Oddly, Copeland suggested she and Obama were both deeply imbued with humility: “I think that there is a sense of humbleness and humility, and there’s a human that’s within you. And I think that that’s something that I can relate to and connect with that people are drawn to. And they feel this genuineness coming from you.”

It’s always great to look humble when Time magazine is presenting you as vaguely Christ-like: “Some princes are born in palaces. Some are born in mangers. But a few are born in the imagination, out of scraps of history and hope."

This allowed Obama to act humble about how the media greeted his 2004 convention speech with grand huzzahs:

OBAMA: I don’t know how it felt for you, but certainly for me, you know probably I burst out onto the national scene with the Democratic Convention speech of 2004. And that was the first time that I had a big national audience. And everybody responded really favorably. And so I got a lot of attention and interviews and magazine pieces and all this stuff. And I still remember telling Michelle and my closest friends, I said I’m not any smarter today than I was last week, right. In some ways, when you struggle for a while, and you’ve had the ability of being an ordinary person and you’ve gone shopping, changed diapers and tried to figure out how to pay the bills and so forth, so that you’re not some overnight success. Then handling some of these issues ends up being easier because you have a better sense of perspective.

And this was the president’s broader answer on women and their body-confidence issues, after Rhodan asked how he deals with it as a father of two daughters:

OBAMA: I mean some of this is just gender issues, generally. I mean when you’re a dad of two daughters you notice more. When I was a kid I didn’t realize as much, or maybe it was even a part of which is the enormous pressure that young women are placed under in terms of looking a certain way.And being cute in a certain way. And are you wearing the right clothes? And is your hair done the right way. And that pressure I think is historically always been harder on African American women than just about any other women. But it’s part and parcel of a broader way in which we socialize and press women to constantly doubt themselves or define themselves in terms of a certain appearance. And so Michelle and I are always guarding against that.

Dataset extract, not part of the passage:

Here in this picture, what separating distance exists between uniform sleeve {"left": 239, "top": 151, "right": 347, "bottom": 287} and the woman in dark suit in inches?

And the fact that they’ve got a tall gorgeous mom who has some curves, and that their father appreciates, I think is helpful. I do think that culture’s changing for the younger generation a little bit more. You see Beyonce or you see some of these pop stars and what both white, Latino, black children are seeing as representative of beauty is much broader than it was when I was a kid.

The gushy package could be listed as six pages, since a commentary by Kareem Abdul-Jabbar followed that promoted both pioneers:

Two shining role models of how diligence, discipline and perseverance can overcome even the most daunting obstacles to achieve the American Dream. But being a black role model is a double-edged sword of inspiration and frustration.

Yes, you are an inspiration to children of color—living proof that although you face a lot of closed doors, they aren’t all locked. For Barack Obama, the doors were double-locked: no black person had ever been President, and no one from Hawaii had ever been President. So too for Misty Copeland: she started ballet at 13—late for a dancer—and had the “wrong” body type. Yet somehow they both rolled the Sisyphean rock of being black to the top of the mountain, and it stayed.

He concluded they were “role models not just for people of color but for all Americans.” He also trashed George W. Bush:

Role models of color face a unique form of judgment. If you’re black and you fail, many will claim you failed because blacks aren’t up to the task. But if you’re black and you succeed, they will then claim that you succeeded because you’re black and were given an advantage. You are not allowed to succeed or fail on your own merits. Yet if George W. Bush is judged to be a bad President, no one says, “Well, we tried a white guy and it didn’t work, so no more white Presidents.” Or Southerners. Or Texans. Or self-portraitists in the shower.